● 練習課題
1: 熱波リスクの文章によると、この研究を報告する論文はどの学術誌に掲載されるか。
2: 熱波リスクの文章を、最後の文の後から書き継ぐこと。

● 提供テキスト
= = = = = = =
気候変動:甚大な影響をもたらす熱波の被害リスクが最も高い地域を明らかにする
Nature Communications
2023年4月26日
全世界を対象とした研究から、記録破りの極端な高温が発生する統計的確率が高く、その影響を最も大きく受ける地域が明らかになった。前例のない極端な高温の発生と社会経済的な脆弱性の増大という2つの要因が合わさって、特定の地域(アフガニスタン、パプアニューギニア、中米など)で、稀に見る熱波の被害リスクが特に高いことが示唆された。この研究について報告する論文が、Nature Communicationsに掲載される。著者らは、脆弱な地域の政策当局者が、極端な気候による死亡リスクを減らすために、適切な行動計画を検討することを提言している。
人為起源の気候変動の下で熱波の発生頻度が上昇しており、全世界の超過死亡者数が数千人単位で増加する恐れがある。地域レベルの極端な高温に対する脆弱性は、社会経済的要因(急速な人口増加、不十分な医療サービス、エネルギーの供給不足など)に大きく依存している。そのため、開発が進んでいない地域の方が、極端な熱波に対して脆弱で、十分な備えができていない傾向がある。
= = = = = = =
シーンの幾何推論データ
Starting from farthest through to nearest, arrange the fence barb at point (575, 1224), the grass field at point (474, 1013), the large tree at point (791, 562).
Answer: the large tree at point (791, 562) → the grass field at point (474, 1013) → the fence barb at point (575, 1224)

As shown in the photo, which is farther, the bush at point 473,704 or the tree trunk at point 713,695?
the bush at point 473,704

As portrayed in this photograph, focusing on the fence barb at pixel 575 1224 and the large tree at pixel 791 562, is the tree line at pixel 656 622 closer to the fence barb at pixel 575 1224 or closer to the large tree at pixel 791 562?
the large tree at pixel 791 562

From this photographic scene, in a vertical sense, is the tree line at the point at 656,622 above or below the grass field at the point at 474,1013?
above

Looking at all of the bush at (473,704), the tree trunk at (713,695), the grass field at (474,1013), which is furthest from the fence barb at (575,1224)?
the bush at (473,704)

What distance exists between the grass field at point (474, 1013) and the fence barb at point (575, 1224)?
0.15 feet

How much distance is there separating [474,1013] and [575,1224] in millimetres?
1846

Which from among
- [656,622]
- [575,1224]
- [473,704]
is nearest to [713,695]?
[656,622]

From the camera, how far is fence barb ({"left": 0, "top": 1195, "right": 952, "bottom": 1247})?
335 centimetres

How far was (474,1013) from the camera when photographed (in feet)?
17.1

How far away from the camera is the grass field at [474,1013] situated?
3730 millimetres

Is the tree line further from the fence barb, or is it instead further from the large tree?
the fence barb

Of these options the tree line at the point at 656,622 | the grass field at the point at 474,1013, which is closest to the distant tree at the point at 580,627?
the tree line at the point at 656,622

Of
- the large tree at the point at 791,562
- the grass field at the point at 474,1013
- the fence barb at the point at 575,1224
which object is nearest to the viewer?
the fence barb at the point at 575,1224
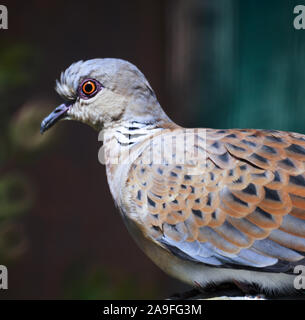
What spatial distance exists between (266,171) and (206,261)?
0.44 meters

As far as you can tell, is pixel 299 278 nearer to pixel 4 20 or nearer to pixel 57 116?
pixel 57 116

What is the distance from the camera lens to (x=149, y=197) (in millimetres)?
2254

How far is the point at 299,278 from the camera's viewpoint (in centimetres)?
208

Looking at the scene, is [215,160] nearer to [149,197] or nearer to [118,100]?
[149,197]

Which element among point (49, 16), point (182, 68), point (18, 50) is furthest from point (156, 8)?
point (18, 50)


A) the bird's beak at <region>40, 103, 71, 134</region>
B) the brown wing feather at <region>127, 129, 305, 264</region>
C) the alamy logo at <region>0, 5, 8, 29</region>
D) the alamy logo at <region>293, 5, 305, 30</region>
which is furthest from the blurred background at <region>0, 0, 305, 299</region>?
the brown wing feather at <region>127, 129, 305, 264</region>

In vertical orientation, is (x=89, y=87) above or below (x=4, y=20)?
below

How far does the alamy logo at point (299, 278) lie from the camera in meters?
2.04

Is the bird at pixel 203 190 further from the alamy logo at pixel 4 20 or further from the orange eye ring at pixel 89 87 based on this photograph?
the alamy logo at pixel 4 20

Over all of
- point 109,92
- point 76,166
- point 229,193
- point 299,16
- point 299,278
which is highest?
point 299,16

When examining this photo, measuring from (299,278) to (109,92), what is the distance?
1146mm

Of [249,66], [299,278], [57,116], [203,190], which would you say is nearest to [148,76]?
[249,66]

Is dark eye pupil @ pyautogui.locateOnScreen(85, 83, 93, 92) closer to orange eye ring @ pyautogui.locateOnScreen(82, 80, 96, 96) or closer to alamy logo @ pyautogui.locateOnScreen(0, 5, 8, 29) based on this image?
A: orange eye ring @ pyautogui.locateOnScreen(82, 80, 96, 96)

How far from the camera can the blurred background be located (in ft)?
14.4
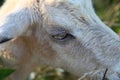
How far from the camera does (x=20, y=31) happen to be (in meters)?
4.60

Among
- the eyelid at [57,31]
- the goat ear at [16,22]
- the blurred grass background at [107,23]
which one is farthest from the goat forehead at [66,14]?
the blurred grass background at [107,23]

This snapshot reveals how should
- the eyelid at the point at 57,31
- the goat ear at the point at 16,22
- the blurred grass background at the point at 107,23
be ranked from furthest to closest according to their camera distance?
the blurred grass background at the point at 107,23, the eyelid at the point at 57,31, the goat ear at the point at 16,22

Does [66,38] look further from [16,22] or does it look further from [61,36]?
[16,22]

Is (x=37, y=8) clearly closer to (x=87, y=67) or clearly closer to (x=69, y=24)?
(x=69, y=24)

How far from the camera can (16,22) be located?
4570 millimetres

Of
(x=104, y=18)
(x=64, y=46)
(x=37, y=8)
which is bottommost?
(x=104, y=18)

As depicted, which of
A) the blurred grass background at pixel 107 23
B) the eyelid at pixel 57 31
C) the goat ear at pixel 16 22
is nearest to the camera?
the goat ear at pixel 16 22

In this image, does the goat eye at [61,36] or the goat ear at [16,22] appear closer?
the goat ear at [16,22]

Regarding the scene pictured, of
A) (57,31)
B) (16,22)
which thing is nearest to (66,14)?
(57,31)

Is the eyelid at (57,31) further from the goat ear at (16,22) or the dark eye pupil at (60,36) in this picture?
the goat ear at (16,22)

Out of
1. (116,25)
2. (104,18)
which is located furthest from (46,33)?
(104,18)

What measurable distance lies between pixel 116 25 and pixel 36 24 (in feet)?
6.47

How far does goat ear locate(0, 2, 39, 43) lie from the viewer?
4.43 m

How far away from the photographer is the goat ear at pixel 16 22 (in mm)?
4434
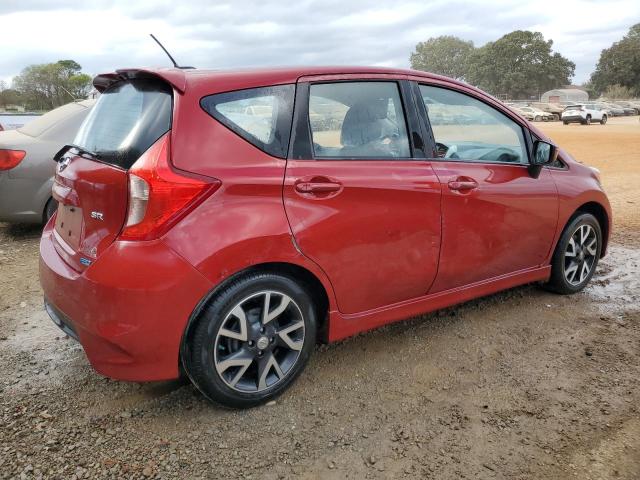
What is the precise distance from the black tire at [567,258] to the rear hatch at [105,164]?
3.06 metres

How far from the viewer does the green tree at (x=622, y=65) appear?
298 feet

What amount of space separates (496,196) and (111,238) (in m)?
2.33

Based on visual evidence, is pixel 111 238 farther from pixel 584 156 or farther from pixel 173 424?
pixel 584 156

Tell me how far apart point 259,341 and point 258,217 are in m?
0.63

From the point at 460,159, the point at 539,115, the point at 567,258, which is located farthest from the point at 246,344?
the point at 539,115

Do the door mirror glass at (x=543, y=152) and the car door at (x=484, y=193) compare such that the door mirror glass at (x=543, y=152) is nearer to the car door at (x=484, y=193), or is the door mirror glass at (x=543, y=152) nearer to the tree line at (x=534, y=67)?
the car door at (x=484, y=193)

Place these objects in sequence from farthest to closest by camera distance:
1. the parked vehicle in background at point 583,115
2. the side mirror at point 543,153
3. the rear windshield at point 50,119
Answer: the parked vehicle in background at point 583,115 < the rear windshield at point 50,119 < the side mirror at point 543,153

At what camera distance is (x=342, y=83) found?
115 inches

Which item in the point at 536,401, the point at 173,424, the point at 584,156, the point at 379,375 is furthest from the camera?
the point at 584,156

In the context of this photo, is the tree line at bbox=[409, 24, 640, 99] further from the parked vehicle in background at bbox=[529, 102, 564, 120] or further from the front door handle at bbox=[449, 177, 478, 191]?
the front door handle at bbox=[449, 177, 478, 191]

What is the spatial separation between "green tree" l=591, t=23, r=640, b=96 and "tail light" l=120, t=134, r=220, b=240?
337 feet

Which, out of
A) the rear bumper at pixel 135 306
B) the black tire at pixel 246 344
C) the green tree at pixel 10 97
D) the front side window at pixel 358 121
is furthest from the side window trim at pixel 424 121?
the green tree at pixel 10 97

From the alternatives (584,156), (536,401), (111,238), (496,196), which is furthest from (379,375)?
(584,156)

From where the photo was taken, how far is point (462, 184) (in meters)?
3.24
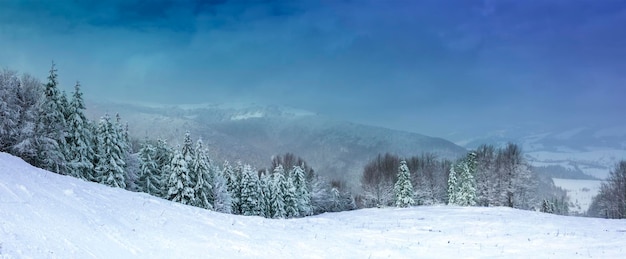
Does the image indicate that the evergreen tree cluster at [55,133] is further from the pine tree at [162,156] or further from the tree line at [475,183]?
the tree line at [475,183]

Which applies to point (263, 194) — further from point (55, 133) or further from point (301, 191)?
point (55, 133)

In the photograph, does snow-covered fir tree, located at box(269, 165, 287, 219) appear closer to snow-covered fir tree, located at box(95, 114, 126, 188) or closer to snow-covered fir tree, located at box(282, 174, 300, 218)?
snow-covered fir tree, located at box(282, 174, 300, 218)

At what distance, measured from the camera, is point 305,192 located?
70.9 m

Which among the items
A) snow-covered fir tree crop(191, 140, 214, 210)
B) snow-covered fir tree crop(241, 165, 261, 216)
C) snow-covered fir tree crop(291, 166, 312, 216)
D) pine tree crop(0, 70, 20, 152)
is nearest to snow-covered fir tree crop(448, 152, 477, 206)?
snow-covered fir tree crop(291, 166, 312, 216)

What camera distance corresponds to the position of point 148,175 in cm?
5009

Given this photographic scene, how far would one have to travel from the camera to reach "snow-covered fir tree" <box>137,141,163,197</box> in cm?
4944

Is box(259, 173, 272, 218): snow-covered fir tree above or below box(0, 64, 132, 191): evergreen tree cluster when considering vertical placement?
below

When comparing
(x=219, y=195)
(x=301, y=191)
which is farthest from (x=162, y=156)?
(x=301, y=191)

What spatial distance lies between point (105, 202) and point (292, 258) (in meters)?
8.78

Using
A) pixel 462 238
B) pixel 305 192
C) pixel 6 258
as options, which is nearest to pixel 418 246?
pixel 462 238

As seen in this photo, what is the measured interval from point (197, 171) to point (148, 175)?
668 cm

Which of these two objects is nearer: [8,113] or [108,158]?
[8,113]

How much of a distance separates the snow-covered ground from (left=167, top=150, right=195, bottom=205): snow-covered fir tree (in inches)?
973

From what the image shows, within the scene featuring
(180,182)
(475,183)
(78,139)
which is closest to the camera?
(78,139)
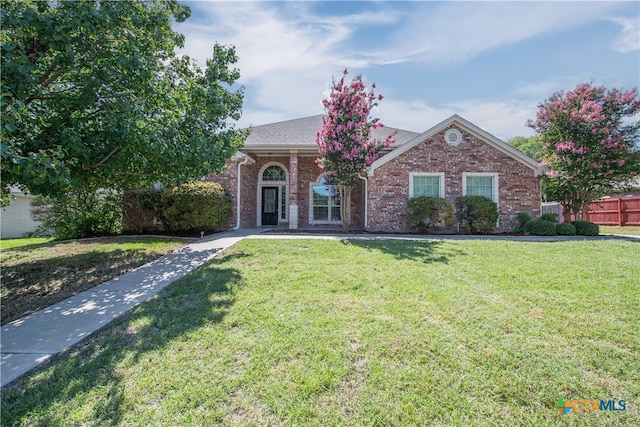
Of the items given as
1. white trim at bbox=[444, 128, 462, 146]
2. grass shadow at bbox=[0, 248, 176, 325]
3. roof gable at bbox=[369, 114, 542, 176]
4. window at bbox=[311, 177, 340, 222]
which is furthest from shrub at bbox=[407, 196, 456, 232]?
grass shadow at bbox=[0, 248, 176, 325]

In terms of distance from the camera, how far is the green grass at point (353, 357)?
225cm

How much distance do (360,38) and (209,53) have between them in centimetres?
477

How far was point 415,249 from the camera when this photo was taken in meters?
7.70

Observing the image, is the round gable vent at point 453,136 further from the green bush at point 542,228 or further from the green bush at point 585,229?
the green bush at point 585,229

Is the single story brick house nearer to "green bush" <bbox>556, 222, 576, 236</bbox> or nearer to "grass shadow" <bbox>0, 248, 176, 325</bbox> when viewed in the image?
"green bush" <bbox>556, 222, 576, 236</bbox>

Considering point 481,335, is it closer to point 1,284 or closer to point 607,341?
point 607,341

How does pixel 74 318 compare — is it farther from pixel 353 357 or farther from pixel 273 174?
pixel 273 174

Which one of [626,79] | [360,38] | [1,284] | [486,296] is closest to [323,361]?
[486,296]

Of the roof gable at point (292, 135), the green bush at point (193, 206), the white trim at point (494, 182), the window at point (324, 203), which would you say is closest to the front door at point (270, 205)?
the window at point (324, 203)

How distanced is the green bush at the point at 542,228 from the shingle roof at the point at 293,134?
21.6 ft

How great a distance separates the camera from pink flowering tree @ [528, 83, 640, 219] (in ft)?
37.6

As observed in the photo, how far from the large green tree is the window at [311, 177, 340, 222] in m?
8.46

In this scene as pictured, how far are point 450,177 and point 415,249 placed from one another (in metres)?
6.60

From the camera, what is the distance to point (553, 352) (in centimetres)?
295
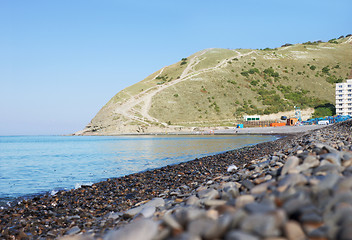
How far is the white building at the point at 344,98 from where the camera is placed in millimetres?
72062

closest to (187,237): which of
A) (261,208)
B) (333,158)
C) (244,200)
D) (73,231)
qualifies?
= = = = = = =
● 練習の解答
1: Nature Communications

2:
今回、Vikki Thompsonらは、極値統計学(希少事象の再現期間を推定する方法)と気候モデルや観測から得られた大規模データセットを用いて、地球上で、気温の記録が塗り替えられる確率が最も高い地域、すなわち極端な高温の被害リスクが最も高い地域がどこなのかを明らかにした。そして、熱波の被害リスクが最も高いホットスポットとして、アフガニスタン、パプアニューギニアと中米を挙げて、その理由として、これらの地域で人口が増加しており、医療が十分に行き渡っておらず、エネルギー源が不足していることを示した。また、Thompsonらは、極端な熱波が世界のどこででも発生し得るという見方を示している。今回の研究では、1959〜2021年に、評価対象地域(ただし、データの信頼性が低い地域は除外)の31%で、統計的確率の低い極端な事象(例えば、2021年の北米西部の熱波)が発生したことが分った。
Thompsonらは、現在の観測記録をもとに発生確率が低いと考えられている稀な熱波に対する備えが、世界中のあらゆる地域で必要になっているという見解を示している。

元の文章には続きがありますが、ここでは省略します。